Again a meeting, noisy, dying,
                              half colloquium,
                                              half co-lying.
Obedient hands
              raised to vote,
is there no sob of sentiment
                            in your throat
when making
           a charming deal
to dismember friends
                    on the wheel?
What kind of minority
                     honestly stands?
Only two hands,
               only two hands.
A minority has courage,
                       the majority reeks.
They are not Bolsheviks,
                        just bullshitviks.
They are not soldiers
                     of revolutions.
Just soldiers
             of resolutions.
You, my friends,
                are silent with reason.
But cowardly silence
                    also is treason.
Oh, majority, majority,
                       creators and victims of fraud,
so many times you’ve
                    tortured, corrupted,
you have no right
                 to be our god.
The nonruling minority
                      has no authority.
On so many cowards I see
                        an invisible life vest.

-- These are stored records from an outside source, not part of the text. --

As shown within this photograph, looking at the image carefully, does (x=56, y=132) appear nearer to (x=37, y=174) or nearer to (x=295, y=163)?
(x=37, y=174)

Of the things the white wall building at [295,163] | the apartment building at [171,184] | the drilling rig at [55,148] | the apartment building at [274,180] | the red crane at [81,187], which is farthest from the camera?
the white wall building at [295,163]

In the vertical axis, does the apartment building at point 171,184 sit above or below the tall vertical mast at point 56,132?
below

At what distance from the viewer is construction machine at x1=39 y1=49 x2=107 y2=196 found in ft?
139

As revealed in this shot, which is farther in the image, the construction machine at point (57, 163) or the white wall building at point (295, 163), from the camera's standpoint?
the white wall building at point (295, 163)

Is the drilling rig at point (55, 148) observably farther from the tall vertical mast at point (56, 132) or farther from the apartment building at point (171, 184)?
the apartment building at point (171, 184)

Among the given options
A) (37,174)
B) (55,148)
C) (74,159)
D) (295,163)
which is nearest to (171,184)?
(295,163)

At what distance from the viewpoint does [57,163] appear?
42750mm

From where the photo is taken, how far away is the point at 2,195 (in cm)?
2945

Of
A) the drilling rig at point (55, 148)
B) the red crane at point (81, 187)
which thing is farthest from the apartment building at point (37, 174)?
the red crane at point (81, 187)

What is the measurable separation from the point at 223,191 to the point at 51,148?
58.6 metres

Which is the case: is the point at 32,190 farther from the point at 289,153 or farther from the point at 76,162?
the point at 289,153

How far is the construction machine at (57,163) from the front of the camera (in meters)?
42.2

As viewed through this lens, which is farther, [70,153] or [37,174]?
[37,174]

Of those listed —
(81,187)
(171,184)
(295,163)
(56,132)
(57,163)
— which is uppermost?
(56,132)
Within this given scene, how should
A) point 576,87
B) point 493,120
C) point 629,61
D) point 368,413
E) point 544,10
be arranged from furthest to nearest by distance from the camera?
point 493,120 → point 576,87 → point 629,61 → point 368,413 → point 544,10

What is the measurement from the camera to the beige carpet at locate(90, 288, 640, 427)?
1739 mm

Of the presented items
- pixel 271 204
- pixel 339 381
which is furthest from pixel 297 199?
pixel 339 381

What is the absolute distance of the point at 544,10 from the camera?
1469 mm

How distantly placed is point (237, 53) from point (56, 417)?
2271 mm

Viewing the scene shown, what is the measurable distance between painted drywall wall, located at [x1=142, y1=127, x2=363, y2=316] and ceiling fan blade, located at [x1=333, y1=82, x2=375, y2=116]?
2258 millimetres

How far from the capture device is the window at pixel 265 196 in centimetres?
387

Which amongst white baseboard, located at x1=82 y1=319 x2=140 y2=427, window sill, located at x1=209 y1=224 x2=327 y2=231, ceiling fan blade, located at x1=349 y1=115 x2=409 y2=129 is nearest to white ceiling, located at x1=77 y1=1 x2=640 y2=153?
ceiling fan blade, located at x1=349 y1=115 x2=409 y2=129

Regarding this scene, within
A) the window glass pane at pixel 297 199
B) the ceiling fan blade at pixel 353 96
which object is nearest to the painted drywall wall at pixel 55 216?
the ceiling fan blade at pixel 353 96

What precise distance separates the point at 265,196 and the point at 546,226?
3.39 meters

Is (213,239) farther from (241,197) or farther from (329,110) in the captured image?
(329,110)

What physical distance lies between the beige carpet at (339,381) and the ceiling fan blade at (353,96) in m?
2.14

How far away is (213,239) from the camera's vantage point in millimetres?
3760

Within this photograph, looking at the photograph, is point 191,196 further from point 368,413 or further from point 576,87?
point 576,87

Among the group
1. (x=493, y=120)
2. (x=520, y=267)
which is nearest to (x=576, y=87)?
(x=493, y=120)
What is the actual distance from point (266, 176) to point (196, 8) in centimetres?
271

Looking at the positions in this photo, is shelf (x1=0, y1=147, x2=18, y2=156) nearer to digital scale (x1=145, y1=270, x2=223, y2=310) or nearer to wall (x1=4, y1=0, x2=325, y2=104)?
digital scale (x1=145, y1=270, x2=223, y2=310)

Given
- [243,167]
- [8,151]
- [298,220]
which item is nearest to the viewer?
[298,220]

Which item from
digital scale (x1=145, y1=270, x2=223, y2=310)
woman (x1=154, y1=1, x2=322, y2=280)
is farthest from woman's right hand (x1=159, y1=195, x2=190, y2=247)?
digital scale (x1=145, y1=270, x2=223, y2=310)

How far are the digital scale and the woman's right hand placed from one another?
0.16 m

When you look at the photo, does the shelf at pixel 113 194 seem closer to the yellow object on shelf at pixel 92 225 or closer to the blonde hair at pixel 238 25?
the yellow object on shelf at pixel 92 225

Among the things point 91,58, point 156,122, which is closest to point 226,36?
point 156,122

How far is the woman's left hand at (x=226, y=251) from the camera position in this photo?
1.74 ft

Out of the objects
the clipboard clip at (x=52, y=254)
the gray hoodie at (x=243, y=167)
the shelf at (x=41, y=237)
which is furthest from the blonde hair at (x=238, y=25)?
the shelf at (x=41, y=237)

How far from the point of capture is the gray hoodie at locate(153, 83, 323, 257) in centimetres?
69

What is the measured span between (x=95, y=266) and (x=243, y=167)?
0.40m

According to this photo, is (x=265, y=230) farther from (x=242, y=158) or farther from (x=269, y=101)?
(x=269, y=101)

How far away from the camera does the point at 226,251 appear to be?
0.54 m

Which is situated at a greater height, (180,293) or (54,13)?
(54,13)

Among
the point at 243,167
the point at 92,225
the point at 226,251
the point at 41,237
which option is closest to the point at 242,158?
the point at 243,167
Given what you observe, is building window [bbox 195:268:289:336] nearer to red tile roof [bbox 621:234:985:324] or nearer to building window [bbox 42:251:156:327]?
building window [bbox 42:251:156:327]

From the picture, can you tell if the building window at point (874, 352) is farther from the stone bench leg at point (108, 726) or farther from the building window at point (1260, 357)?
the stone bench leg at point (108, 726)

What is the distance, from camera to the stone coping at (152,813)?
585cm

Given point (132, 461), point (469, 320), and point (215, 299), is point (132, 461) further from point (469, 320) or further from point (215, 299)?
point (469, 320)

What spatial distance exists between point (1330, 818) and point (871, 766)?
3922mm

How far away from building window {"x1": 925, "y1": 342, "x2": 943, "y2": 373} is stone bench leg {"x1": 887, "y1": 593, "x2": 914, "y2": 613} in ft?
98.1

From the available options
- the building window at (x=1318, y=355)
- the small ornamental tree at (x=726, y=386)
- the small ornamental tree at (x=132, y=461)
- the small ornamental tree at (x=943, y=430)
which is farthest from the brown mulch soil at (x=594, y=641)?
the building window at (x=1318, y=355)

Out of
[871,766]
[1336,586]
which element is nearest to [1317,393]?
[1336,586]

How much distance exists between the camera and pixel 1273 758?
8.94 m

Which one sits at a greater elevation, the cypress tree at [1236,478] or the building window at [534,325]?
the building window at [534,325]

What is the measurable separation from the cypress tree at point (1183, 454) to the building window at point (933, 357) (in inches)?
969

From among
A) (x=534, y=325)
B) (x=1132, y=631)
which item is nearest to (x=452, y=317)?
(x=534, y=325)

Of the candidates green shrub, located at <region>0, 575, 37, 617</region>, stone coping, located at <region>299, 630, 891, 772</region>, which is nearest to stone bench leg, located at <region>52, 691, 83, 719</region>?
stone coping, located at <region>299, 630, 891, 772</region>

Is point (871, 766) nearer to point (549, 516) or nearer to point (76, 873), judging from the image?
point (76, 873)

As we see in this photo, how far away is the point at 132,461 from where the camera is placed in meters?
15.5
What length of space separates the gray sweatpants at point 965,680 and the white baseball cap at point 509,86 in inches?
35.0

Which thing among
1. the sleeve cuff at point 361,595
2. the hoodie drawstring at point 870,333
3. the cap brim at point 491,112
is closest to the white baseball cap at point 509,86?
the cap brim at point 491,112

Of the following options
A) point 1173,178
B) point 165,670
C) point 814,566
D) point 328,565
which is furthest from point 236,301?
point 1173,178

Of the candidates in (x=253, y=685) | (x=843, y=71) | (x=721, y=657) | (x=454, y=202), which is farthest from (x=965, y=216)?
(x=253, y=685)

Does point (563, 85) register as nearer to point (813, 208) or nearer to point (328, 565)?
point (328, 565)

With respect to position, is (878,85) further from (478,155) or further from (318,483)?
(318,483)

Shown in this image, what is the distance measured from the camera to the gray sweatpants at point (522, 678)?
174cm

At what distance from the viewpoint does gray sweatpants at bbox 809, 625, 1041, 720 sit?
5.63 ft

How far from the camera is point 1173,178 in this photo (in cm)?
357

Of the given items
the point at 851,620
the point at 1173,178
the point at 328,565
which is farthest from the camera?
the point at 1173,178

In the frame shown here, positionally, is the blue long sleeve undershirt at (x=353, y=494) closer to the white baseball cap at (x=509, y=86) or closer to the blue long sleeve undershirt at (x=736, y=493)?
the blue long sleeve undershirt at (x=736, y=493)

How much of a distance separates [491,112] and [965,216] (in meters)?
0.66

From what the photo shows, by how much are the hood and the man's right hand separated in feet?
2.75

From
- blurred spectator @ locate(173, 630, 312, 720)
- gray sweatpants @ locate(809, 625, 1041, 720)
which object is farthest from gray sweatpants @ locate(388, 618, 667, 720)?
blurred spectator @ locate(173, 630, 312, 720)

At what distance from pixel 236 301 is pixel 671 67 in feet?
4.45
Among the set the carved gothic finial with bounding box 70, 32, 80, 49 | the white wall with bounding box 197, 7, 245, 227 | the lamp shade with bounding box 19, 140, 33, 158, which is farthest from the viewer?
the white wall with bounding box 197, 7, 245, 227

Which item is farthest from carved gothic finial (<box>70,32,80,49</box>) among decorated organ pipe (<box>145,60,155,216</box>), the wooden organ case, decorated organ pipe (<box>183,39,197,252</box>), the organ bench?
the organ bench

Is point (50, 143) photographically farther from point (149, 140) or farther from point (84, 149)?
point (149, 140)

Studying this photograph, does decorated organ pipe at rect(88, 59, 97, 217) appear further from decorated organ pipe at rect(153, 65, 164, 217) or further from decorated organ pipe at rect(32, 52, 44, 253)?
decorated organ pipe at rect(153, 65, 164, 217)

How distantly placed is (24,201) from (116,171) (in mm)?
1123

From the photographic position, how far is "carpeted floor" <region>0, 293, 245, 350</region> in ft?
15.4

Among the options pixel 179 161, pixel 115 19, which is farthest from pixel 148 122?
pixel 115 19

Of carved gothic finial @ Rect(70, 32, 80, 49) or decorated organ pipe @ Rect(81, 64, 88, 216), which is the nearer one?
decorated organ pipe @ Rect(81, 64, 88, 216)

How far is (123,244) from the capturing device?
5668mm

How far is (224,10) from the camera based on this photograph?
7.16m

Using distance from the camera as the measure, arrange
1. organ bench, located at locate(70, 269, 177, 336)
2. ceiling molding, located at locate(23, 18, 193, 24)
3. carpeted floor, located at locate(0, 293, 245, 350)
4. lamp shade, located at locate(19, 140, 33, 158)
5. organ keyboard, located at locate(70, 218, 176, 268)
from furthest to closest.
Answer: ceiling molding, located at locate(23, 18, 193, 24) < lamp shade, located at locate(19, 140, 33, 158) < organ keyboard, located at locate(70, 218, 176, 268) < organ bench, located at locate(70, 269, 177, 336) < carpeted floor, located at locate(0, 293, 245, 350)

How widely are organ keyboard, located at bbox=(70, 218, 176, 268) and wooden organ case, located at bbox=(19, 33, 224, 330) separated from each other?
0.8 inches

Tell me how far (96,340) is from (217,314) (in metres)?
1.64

But how powerless is the dishonest assent
                                         of the majority.
And how powerful is
                   minority’s honest protest.

1957
Translated by Albert C. Todd with the author

*The notorious meeting of the Writers’ Union in Moscow in 1957, when Vladimir Dudintsev was criticized for his novel Not by Bread Alone, which, following Ilia Ehrenburg’s novelette The Thaw, became the second signal for change in the immediate post-Stalin era.